Many minutes of searching yielded no result, so we used a GPS waypoint to try our next missing corner. This time, the metal detector located an enormous orange cone amongst a field of woody shrubs and wintergreen, and Dillon’s yelp of discovery sent me running, eager for clues. Beneath lay a pink flag attached to a metal bar - we had found our survey pin! Or so we thought, before the pin came out of the soft soil as we pulled on it, revealing not an iron bar but a nail. We called the surveyor who had most recently worked on the property, walked a compass bearing towards our next known marker, and scratched our heads about this strange pin. The mystery seemed to be deepening…
At last, realizing we needed to head back to Bath, we packed up, perhaps with more questions than at the outset. We couldn’t leave without seeing the bog, so we scrambled through the woods until the ground beneath our feet became moist and springy. Yellow-green moss lay all around us, giving the bog a tufted look that reminded me a bit of the worlds in Dr. Seuss books. Tousled, bed-headed flowers of tawny cottonsedge waved at us on their long stalks. It was hard not to cringe at each step I took as I discovered the network of heaths, mosses, sedges, and shrubs tangled beneath my feet. Labrador tea, cranberry, black spruce, tamarack, sphagnum, rose pogonia - all these unique species living on a woven mat of leaves and stems.

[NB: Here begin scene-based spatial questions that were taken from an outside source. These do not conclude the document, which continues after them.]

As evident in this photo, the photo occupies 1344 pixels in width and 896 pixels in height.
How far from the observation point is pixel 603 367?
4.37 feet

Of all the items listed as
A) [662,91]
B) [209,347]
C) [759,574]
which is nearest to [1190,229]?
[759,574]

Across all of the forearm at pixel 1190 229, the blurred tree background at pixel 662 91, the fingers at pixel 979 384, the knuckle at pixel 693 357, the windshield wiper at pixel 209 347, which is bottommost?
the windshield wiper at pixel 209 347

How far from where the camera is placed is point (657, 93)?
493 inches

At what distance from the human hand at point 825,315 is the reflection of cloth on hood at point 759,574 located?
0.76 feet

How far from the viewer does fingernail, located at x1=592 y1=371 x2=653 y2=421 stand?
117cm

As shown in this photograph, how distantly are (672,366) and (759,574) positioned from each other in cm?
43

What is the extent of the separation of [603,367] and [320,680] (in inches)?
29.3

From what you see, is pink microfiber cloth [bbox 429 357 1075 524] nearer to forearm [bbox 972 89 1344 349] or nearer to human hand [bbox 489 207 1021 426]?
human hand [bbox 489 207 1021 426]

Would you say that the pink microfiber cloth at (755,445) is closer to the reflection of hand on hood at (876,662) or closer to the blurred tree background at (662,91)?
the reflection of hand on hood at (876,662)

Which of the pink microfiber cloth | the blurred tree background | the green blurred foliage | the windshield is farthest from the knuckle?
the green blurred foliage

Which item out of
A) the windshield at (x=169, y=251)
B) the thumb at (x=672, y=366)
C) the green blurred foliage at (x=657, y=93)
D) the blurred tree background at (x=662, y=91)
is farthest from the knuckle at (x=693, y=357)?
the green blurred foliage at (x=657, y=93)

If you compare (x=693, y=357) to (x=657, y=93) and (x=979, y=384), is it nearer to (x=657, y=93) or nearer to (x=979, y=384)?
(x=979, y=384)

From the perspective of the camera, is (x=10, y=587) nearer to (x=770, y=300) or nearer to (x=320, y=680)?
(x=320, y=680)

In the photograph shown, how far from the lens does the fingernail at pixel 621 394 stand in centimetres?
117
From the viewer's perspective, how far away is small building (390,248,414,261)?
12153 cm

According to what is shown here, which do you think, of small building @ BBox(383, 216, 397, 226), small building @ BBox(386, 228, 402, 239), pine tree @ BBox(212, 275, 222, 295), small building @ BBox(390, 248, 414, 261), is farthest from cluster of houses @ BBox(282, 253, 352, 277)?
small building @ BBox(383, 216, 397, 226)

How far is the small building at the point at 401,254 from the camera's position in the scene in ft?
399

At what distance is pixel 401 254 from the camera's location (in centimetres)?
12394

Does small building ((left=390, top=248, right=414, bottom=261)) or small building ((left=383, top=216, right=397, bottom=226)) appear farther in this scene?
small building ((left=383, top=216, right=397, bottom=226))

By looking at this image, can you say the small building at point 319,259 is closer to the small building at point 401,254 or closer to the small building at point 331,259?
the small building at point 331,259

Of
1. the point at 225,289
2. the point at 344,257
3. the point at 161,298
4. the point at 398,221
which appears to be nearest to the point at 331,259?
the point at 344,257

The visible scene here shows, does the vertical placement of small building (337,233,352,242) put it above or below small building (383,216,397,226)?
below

And then, looking closer, I discovered a few of the wild and fascinating carnivorous plants that make bogs so otherworldly. Because of the dearth of nutrients in these ecosystems, many species have adapted to find additional means of fueling themselves, notably among the plethora of buzzing and crawling insects that frequent these mossy wetlands. Brightly-veined leaves of purple pitcher plants gaped at me from a nearby hummock - their carefully-engineered, pitcher-shaped leaves lure insects in with sweet smells and bright colors and then trap them at the plant’s base. Stiff, downward-facing hairs and slippery sides make escape from the "pitchers" nearly impossible. Nestled among the sphagnum moss lay several round-leaved sundew, leaves sparkling with drops of the paralytic fluid that immobilizes insects unlucky enough to touch it. Digestive enzymes on the leaf-blades take a few weeks to glean the nutrients from their captured prey. I was delighted with these fantastic creatures and the ecosystem that supports them.
While Dillon and I had come to Yankee Bog hoping to solve a mystery, I left with a whole lot of new mysteries - the mystery of the survey nail and the missing corner pins, yes, but also with the mystery and wonder of natural variation and the spectacular, alien creatures of the bog.